Une bonne première politique, mais plus d’argent demandé pour la deuxième

Le Conseil de la transformation alimentaire du Québec (CTAQ) se dit satisfait des avancées permises par la première politique bioalimentaire du Québec. Selon Sébastien Nadeau, vice-président et chef des opérations, le ministère de l’Agriculture du Québec a premièrement réussi à faire collaborer les différents secteurs d’activité afin de mettre en place une ligne directrice commune. Les programmes gouvernementaux ont bel et bien permis à des entreprises d’accroître la présence des produits québécois sur les tablettes, et d’autres programmes associés à la politique ont amené des entreprises de transformation à perfectionner leurs recettes et à améliorer leur productivité, observe M. Nadeau.

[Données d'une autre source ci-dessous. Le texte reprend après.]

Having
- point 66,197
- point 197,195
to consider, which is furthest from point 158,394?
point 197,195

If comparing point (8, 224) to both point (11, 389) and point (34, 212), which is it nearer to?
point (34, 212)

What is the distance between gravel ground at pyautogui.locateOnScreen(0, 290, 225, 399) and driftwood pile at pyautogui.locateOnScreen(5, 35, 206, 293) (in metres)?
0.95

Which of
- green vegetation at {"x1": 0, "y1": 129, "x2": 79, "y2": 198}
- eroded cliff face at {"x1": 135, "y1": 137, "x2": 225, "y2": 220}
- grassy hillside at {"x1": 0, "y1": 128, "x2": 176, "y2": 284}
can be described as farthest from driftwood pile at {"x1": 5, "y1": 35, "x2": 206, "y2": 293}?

Le fait que son association, qui regroupe 80 % du volume annuel d’affaires d’une industrie alimentaire de plus de 35 G$, soit également consultée dans le cadre de l’élaboration d’une deuxième politique bioalimentaire est un aspect très positif, dit-il.

Il reste le côté financier. Ça prend des moyens pour que les ressources puissent livrer les ambitions. Les recommandations qu’on a faites, c’est qu’il faudrait 50 M$ par année pendant 5 ans pour nourrir les programmes de productivité qui amélioreront la compétitivité.

Sébastien Nadeau

Il fait le pari que si les entreprises sont compétitives, la croissance et la relève suivront. « C’est une roue qui tourne », assure M. Nadeau.

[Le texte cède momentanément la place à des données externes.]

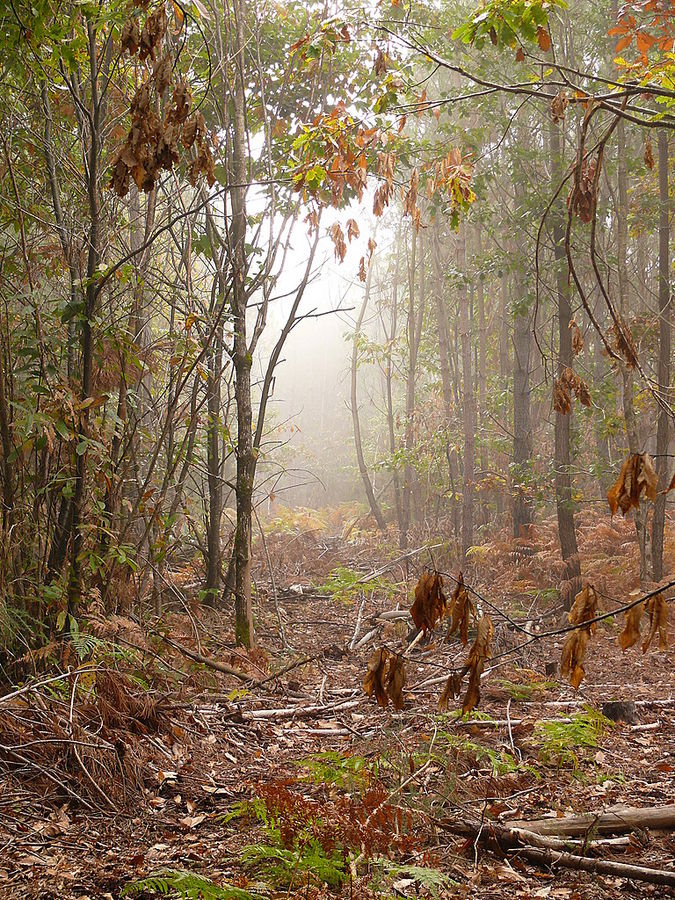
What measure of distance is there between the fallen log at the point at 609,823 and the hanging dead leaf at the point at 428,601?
1.61m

Ses membres font néanmoins état de marges bénéficiaires de plus en plus faibles, que ce soit en raison du coût élevé de la main-d’œuvre québécoise, des intrants, des tarifs douaniers, etc. Un fonds du gouvernement consacré au soutien des entreprises de transformation serait également souhaitable, fait valoir M. Nadeau, sans chiffrer davantage une telle proposition.